А в четыре часа дня, выйдя из Троицкой церкви, где совершалось служение накануне полтавской годовщины, Пётр с неизменной свитой снова появился в тюремной келье, где на своём узком ложе, замученный, лежал узник.
Увидя отца, он вдруг приподнялся на локте... Что-то заклокотало у него в груди... Отхаркнув кровью прямо к ногам Петра, одно только слово прохрипел Алексей:
— Детоубийца...
И снова повалился навзничь, тяжело, порывисто дыша...
И отец сжалился наконец над сыном, решил сократить его долгое, мучительное умирание, прервал тяжёлые муки, которые могли затянуться на недели, на месяцы...

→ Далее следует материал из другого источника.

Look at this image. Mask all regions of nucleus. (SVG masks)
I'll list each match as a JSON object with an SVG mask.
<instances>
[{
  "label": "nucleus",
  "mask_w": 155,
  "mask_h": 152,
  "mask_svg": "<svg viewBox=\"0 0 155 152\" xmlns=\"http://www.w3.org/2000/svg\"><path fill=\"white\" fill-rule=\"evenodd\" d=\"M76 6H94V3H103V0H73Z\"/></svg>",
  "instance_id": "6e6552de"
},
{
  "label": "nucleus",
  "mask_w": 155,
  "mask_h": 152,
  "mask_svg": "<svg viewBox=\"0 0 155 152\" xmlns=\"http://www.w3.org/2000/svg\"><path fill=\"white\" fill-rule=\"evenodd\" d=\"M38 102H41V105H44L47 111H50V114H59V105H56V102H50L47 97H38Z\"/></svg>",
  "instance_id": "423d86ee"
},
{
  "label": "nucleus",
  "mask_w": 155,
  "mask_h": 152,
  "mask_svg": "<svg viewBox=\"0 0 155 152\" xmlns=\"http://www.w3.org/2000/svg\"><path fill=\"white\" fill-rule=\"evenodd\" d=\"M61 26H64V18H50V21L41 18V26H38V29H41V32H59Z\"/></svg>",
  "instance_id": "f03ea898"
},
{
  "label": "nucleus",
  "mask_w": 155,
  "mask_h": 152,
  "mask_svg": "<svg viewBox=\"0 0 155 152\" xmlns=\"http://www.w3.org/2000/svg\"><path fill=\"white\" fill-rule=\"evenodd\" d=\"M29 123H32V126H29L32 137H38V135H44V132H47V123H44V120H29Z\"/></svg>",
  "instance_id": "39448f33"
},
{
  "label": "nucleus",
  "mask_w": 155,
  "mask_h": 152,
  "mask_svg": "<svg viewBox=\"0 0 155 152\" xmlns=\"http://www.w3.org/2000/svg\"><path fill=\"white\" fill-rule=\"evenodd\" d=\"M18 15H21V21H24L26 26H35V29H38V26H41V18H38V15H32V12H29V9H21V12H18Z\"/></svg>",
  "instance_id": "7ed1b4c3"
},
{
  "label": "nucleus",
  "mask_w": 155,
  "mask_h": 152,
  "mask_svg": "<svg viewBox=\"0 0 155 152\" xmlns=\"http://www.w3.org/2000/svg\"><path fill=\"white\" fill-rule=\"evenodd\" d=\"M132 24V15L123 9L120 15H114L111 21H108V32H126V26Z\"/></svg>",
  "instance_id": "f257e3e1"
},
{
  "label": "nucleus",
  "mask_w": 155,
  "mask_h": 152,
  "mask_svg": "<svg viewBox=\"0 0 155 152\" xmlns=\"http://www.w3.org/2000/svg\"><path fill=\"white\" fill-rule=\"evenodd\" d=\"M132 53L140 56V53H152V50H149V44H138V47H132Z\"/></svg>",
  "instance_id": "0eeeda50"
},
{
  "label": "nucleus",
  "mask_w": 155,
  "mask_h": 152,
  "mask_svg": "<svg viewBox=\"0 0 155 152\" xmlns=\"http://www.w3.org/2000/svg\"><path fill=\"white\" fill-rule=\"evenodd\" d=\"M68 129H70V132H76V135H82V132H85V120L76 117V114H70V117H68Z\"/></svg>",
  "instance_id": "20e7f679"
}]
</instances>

Привести в исполнение приговор теперь — это значило облегчить агонию осуждённому... И Пётр шепнул несколько слов маршалу Адаму Вейде.
Тот отшатнулся сразу, но, сделав усилие, даже стиснув зубы и сжав кулаки, овладел собою, вышел... А через четверть часа из соседней крепостной аптеки принёс небольшую серебряную чарку с последним лекарством для истерзанного телом и душою царевича.
Бескровная казнь совершилась... Смерть Сократа, добровольная и потому прекрасная, насильственно постигла Алексея...
Твёрдою рукою ему влит был в рот его последний кубок... После этого все быстро ушли, кроме караульного офицера и двух врачей...
В седьмом часу вечера, после сильнейших мучений и судорог, Алексея не стало...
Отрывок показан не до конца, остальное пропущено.